I've written a camera app which allow users to capture image of paper bills, send to server where it'll be printed.
Problem:
when I print the image, the background is blackish due to noise in captured image. All I want is a clean white background. I've tried Bitmap's compress method to save the image in JPEG/PNG format on different scales (1-100) but not much helpful. I've seen camscanner app doing this fantastically but have no clue how.
Any pointer to achieve this will be helpful.
thanks.
If the issue is some random noise, there are some noise removing filters out there you can use (i.e. median filter or a bilateral filter).
Is the image already binarized (converted to strictly black and white pixels)? You'd want to do the filtering before this.

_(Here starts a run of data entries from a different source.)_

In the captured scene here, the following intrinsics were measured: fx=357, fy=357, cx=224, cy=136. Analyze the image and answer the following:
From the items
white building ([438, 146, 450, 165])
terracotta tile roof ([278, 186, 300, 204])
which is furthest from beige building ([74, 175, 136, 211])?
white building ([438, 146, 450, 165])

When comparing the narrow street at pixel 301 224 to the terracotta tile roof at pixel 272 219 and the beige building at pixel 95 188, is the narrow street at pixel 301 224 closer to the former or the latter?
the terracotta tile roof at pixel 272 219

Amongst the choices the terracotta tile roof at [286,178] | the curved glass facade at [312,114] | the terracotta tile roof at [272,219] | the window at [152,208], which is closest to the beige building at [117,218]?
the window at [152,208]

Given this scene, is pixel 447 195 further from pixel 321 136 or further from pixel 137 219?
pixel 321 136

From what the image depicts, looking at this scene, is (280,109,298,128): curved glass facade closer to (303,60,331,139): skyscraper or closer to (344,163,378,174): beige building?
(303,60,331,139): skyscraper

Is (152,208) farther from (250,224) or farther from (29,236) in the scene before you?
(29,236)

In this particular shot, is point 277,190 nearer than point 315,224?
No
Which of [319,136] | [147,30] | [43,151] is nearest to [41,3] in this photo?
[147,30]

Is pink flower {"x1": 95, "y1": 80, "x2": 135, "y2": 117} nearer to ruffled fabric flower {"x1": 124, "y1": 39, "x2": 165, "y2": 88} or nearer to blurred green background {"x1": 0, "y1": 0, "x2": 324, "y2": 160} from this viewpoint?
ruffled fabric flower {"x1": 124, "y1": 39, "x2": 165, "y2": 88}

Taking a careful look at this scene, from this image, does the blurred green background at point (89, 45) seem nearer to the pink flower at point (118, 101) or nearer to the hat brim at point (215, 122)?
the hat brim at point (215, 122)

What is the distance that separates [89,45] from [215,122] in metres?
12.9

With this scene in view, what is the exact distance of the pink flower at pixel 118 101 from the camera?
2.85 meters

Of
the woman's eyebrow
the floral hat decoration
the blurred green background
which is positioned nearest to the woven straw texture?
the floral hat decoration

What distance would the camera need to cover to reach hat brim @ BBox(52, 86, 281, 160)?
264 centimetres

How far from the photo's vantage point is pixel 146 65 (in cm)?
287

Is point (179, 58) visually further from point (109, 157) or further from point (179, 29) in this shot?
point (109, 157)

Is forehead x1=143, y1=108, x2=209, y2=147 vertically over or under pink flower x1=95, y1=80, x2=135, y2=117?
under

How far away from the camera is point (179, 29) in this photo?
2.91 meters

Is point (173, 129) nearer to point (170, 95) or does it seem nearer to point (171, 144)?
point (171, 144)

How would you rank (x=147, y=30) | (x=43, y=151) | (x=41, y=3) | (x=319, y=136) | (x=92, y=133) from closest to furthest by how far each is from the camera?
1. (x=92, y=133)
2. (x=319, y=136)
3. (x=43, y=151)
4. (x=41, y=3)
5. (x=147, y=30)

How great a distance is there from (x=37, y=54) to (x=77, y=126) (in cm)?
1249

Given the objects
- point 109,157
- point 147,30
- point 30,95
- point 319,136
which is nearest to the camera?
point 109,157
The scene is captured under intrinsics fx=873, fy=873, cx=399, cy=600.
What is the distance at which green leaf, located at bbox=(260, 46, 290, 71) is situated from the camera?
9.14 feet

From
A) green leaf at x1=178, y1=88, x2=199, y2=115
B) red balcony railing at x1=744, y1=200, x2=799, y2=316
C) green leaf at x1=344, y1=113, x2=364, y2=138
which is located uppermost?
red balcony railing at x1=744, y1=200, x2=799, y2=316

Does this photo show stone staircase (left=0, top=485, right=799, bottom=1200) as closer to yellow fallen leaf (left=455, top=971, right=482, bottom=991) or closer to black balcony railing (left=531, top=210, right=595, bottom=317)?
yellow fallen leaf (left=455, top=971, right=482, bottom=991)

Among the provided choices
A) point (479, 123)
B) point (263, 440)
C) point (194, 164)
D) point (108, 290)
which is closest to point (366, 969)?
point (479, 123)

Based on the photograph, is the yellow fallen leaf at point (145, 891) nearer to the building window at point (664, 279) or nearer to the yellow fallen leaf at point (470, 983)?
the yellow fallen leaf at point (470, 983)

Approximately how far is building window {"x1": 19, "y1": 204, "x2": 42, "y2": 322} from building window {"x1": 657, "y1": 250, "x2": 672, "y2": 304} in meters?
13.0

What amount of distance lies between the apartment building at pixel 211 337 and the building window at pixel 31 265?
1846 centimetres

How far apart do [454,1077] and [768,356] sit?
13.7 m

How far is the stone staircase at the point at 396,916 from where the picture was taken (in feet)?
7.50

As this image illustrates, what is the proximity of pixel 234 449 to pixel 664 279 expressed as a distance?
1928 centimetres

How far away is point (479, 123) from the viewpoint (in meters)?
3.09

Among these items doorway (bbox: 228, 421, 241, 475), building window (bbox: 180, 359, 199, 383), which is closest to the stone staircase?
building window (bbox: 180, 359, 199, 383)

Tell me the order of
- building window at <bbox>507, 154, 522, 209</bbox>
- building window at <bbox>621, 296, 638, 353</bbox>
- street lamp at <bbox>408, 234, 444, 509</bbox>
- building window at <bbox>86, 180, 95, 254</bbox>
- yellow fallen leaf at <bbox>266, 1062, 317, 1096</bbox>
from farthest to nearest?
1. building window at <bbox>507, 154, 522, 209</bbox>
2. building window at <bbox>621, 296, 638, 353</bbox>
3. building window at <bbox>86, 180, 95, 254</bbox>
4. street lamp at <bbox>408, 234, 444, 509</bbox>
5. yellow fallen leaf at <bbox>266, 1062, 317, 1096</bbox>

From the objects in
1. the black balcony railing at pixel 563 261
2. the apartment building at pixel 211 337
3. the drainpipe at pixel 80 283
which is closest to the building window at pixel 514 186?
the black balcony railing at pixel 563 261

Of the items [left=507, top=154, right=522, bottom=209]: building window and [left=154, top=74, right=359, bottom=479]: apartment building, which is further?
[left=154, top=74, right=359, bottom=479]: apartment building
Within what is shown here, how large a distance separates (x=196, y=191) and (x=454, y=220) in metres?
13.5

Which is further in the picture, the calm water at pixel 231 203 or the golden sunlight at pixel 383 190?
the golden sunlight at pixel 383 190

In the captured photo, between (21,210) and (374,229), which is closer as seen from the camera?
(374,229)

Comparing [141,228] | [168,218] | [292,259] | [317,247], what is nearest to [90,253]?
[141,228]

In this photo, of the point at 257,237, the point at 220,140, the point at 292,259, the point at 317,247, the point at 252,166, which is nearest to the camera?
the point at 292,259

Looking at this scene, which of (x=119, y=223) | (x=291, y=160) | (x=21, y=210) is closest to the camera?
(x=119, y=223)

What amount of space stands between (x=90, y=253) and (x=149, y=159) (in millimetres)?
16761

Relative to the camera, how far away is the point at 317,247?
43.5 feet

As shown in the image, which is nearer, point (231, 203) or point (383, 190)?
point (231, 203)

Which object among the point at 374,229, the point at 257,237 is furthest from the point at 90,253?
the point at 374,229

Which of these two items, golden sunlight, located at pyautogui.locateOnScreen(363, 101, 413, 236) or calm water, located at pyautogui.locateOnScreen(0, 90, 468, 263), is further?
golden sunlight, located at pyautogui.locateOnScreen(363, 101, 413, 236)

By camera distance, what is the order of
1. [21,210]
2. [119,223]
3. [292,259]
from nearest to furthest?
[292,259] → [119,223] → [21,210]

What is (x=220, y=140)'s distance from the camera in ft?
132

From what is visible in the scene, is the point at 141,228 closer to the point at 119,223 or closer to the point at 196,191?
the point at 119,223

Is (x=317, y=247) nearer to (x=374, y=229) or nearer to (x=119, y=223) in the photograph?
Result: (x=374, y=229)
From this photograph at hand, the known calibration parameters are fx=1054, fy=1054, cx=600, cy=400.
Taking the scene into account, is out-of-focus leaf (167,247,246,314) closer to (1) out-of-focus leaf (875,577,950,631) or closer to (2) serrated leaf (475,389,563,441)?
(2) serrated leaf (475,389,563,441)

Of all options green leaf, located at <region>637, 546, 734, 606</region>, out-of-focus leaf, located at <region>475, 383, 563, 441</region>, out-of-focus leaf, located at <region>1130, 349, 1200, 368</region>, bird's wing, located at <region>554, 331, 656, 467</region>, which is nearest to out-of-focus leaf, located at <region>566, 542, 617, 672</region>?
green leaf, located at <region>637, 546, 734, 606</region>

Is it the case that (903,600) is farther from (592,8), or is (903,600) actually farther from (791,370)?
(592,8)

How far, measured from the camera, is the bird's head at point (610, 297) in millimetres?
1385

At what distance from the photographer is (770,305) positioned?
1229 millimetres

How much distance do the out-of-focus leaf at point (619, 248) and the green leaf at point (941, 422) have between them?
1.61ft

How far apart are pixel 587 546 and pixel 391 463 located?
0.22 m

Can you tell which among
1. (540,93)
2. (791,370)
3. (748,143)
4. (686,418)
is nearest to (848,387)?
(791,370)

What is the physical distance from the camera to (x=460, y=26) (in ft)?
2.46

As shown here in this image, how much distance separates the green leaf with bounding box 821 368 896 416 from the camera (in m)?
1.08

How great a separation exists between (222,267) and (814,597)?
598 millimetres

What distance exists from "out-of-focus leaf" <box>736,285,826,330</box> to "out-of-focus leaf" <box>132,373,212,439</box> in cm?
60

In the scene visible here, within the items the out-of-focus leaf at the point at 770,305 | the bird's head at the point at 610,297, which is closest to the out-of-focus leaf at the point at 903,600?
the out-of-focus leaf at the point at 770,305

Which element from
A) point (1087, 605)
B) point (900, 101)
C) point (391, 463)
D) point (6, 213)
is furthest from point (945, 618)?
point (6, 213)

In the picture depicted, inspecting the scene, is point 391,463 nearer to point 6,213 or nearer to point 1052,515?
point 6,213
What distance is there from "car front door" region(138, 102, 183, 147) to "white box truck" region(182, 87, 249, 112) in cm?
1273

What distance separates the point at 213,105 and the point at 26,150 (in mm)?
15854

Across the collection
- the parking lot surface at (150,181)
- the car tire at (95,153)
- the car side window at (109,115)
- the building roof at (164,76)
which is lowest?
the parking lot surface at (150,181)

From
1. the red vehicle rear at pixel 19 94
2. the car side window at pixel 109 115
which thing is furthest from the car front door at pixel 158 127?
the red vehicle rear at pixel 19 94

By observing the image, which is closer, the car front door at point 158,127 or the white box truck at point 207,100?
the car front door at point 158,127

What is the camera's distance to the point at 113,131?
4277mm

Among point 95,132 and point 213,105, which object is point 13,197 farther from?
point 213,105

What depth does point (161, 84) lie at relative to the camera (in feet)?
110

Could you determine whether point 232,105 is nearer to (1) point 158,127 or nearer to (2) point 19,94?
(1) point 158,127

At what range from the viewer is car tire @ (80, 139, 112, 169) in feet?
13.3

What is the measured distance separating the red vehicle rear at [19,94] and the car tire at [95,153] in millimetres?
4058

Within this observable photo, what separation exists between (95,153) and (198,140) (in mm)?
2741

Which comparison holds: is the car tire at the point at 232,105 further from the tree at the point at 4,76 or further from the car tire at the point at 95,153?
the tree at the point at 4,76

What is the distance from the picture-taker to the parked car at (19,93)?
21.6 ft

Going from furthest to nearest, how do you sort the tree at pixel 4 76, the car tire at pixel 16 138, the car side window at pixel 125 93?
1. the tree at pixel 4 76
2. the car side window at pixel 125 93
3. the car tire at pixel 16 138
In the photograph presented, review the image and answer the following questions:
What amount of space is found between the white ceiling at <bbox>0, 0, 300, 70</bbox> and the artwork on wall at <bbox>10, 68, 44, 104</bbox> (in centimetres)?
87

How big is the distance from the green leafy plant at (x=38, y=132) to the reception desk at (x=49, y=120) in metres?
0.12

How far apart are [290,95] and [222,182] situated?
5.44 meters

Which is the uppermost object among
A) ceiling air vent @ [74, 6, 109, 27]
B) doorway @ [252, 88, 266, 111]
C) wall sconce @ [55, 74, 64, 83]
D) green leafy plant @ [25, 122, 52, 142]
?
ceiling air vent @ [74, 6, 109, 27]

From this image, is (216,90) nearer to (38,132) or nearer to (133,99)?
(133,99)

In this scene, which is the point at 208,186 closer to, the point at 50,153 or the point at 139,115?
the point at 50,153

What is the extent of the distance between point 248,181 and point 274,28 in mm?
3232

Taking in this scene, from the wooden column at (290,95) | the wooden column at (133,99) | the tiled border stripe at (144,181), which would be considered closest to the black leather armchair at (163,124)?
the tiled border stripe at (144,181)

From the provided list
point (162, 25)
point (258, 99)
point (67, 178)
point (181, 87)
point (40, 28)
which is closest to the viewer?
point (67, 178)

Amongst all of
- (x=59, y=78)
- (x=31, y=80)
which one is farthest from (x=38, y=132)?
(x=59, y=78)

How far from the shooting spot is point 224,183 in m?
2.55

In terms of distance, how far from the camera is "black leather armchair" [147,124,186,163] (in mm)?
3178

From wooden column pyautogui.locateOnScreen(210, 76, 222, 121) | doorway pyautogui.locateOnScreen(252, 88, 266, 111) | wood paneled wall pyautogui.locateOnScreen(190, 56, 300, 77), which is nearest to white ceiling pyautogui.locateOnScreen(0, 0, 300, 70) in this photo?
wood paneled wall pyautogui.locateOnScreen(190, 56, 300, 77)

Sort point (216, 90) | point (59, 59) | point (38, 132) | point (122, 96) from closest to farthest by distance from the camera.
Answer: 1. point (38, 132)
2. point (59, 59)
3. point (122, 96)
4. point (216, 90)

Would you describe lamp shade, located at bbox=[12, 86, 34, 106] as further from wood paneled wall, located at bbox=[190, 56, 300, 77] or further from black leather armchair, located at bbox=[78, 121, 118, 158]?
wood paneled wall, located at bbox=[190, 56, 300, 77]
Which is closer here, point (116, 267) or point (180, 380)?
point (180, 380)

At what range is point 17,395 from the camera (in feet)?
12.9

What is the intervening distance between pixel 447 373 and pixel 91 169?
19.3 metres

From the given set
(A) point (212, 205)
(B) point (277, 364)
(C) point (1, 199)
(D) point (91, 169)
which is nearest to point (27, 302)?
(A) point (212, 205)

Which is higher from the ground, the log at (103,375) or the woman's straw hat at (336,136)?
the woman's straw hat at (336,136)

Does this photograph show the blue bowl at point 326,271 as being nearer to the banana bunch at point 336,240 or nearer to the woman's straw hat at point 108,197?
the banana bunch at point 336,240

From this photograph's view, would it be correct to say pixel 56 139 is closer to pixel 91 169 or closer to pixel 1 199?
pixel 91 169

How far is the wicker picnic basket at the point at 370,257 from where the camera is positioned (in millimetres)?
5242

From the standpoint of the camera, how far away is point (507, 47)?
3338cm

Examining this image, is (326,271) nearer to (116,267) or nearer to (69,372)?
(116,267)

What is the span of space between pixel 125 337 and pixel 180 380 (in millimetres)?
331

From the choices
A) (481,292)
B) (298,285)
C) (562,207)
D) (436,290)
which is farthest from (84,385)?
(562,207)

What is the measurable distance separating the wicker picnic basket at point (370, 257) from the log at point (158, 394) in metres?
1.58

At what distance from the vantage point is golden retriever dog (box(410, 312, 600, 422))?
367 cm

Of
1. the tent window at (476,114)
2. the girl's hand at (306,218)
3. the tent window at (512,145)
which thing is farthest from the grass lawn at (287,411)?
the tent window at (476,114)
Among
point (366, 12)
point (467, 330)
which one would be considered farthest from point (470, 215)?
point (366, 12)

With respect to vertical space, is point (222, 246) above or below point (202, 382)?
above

EDIT(after clarification on dark gray): Since the background is a dark gray I'm guessing the problem is just that it is a low contrast and since it will be a natural image, there will be variation on how bad the contrast is. I suggest using Sauvola binarization for this which will separate out the black and the dark gray to black and white. Here is some detail and example results of Sauvola: http://www.leptonica.com/binarization.html. To run some tests to see which binarization algorithm would be best you can find a library here
Changing compress ratio cannot give any help to this question. A strong filter will help you reduce the noise.
Try to have a look at this Link
Related
I am trying to implement Tesseract library to get text from the image, it works in some cases but in mostly it fails.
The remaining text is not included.